What You Should Know:
COTA, Inc., an oncology real-world data and analytics company announced a partnership with Google Cloud to bring clarity to unstructured oncology data through the latest advancements in machine learning and natural language processing.
– Many leading real-world data companies – including COTA – leverage clinicians to manually curate oncology real-world data. While this is a reliable and trusted near-term solution to overcoming the challenges associated with abstracting and curating unstructured oncology data, it makes scaling this approach across vast amounts of data both time and resource intensive.
Why It Matters
While the vast majority of critical health data is now created and stored digitally, much of the information is still generated in an unstructured format. Free-text clinical notes and PDF documents remain largely invisible to algorithms that can mine structured data fields for key insights into patient care. As a result, clinicians and researchers may be unable to generate a complete picture of the patient’s journey and could miss opportunities to advance the standard of care and treatment options.

◆ **PROBLEM SET**:
A: In the announcement of COTA's partnership with Google Cloud, who do many leading real-world data companies rely on to manually curate oncology real-world data?
B: Write the next paragraph of the announcement of COTA's partnership with Google Cloud, continuing after its last sentence.
The material that comes after this text has no connection to it.

◆ **DATASET EXTRACT**:
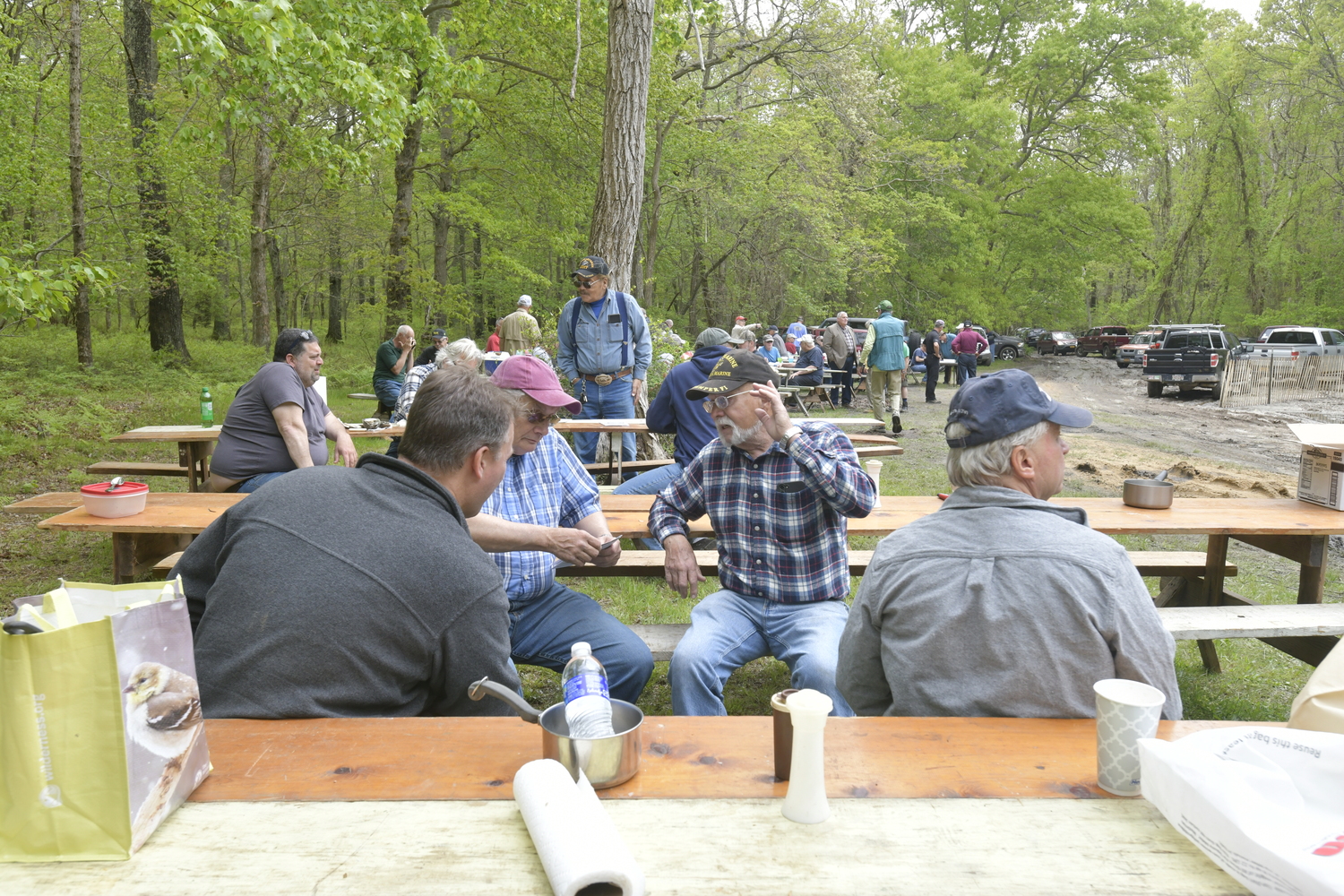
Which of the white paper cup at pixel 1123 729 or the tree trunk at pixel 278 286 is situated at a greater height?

◆ **ANSWERS GIVEN**:
A: Clinicians.

B:
In collaboration with Google Cloud, COTA will look to augment manual, human-led abstraction with technology-first abstraction and curation best practices. This approach will, over time, provide access to even more advanced data elements that may be buried in unstructured notes. For example, next-generation genomic sequencing is becoming particularly important for personalizing cancer care. However, the reports providers receive from the genetic testing labs are often in a PDF format. Traditional tools like optical character recognition (OCR) can’t accurately “read” the text in these PDF images, so this data often goes unused today.
“We are collaborating with COTA to build a series of new natural language processing models tailored specifically to unstructured oncology data, including emerging data such as genomic sequencing,” said Shweta Maniar, Director of Life Sciences Industry Solutions at Google Cloud. “By training these algorithms specifically on oncology information, we will partner with COTA in generating a much more complete understanding of what is happening in the cancer care setting and how a patient’s unique clinical history may impact their response to treatment.”